<<<<

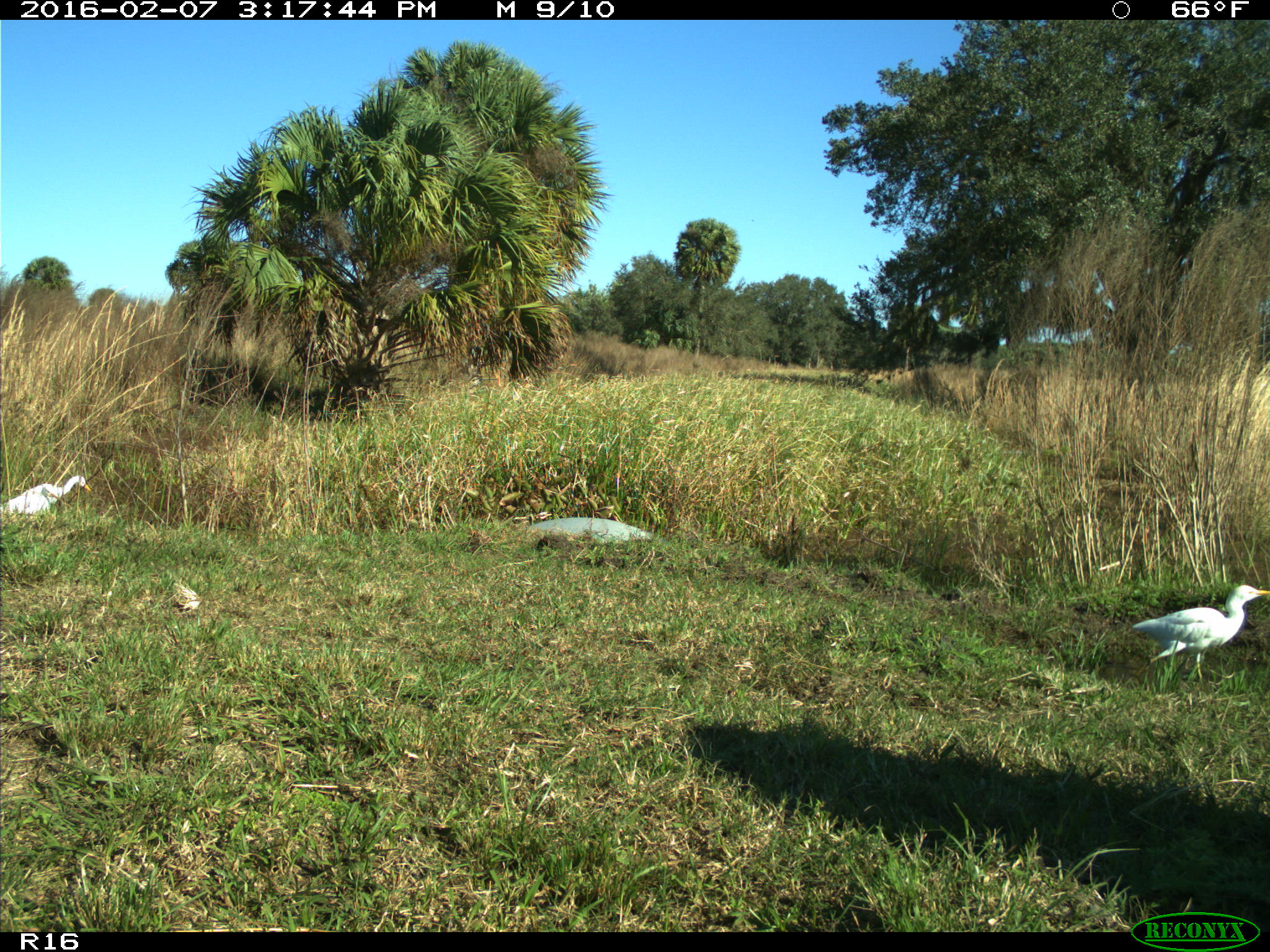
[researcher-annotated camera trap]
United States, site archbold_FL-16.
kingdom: Animalia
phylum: Chordata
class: Aves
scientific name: Aves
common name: birds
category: unidentified bird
Unidentified bird (birds) (Aves).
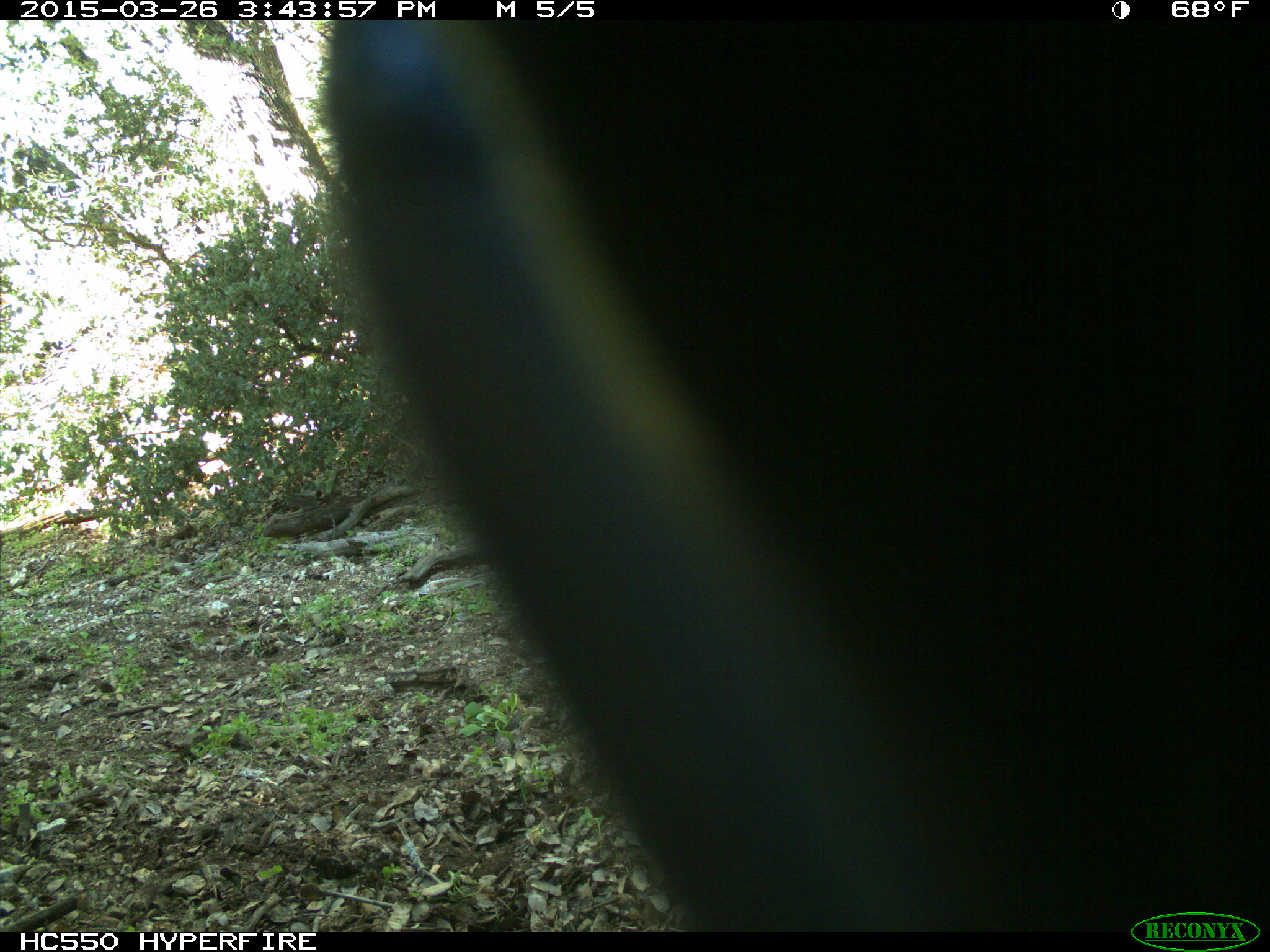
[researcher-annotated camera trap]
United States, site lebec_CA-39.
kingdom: Animalia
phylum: Chordata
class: Mammalia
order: Artiodactyla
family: Bovidae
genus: Bos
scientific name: Bos taurus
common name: domestic cow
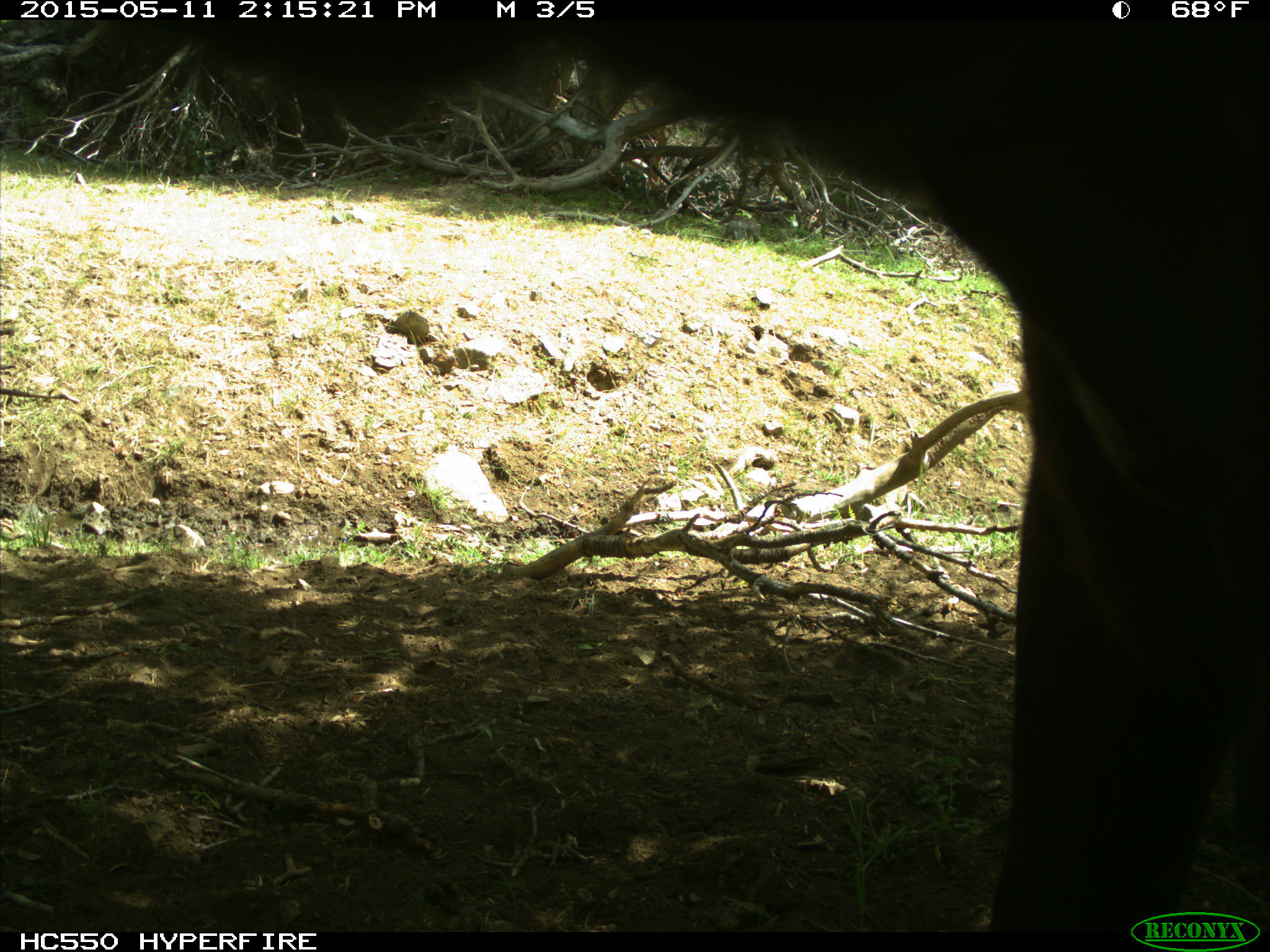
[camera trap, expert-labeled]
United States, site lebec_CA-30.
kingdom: Animalia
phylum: Chordata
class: Mammalia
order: Artiodactyla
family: Bovidae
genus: Bos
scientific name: Bos taurus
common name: domestic cow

>>>>

§ Exercise objective
From the records given above, reproduce all text exactly and exclude each picture.

§ Exercise result
[researcher-annotated camera trap]
United States, site archbold_FL-16.
kingdom: Animalia
phylum: Chordata
class: Aves
scientific name: Aves
common name: birds
category: unidentified bird
Unidentified bird (birds) (Aves).
[researcher-annotated camera trap]
United States, site lebec_CA-39.
kingdom: Animalia
phylum: Chordata
class: Mammalia
order: Artiodactyla
family: Bovidae
genus: Bos
scientific name: Bos taurus
common name: domestic cow
[camera trap, expert-labeled]
United States, site lebec_CA-30.
kingdom: Animalia
phylum: Chordata
class: Mammalia
order: Artiodactyla
family: Bovidae
genus: Bos
scientific name: Bos taurus
common name: domestic cow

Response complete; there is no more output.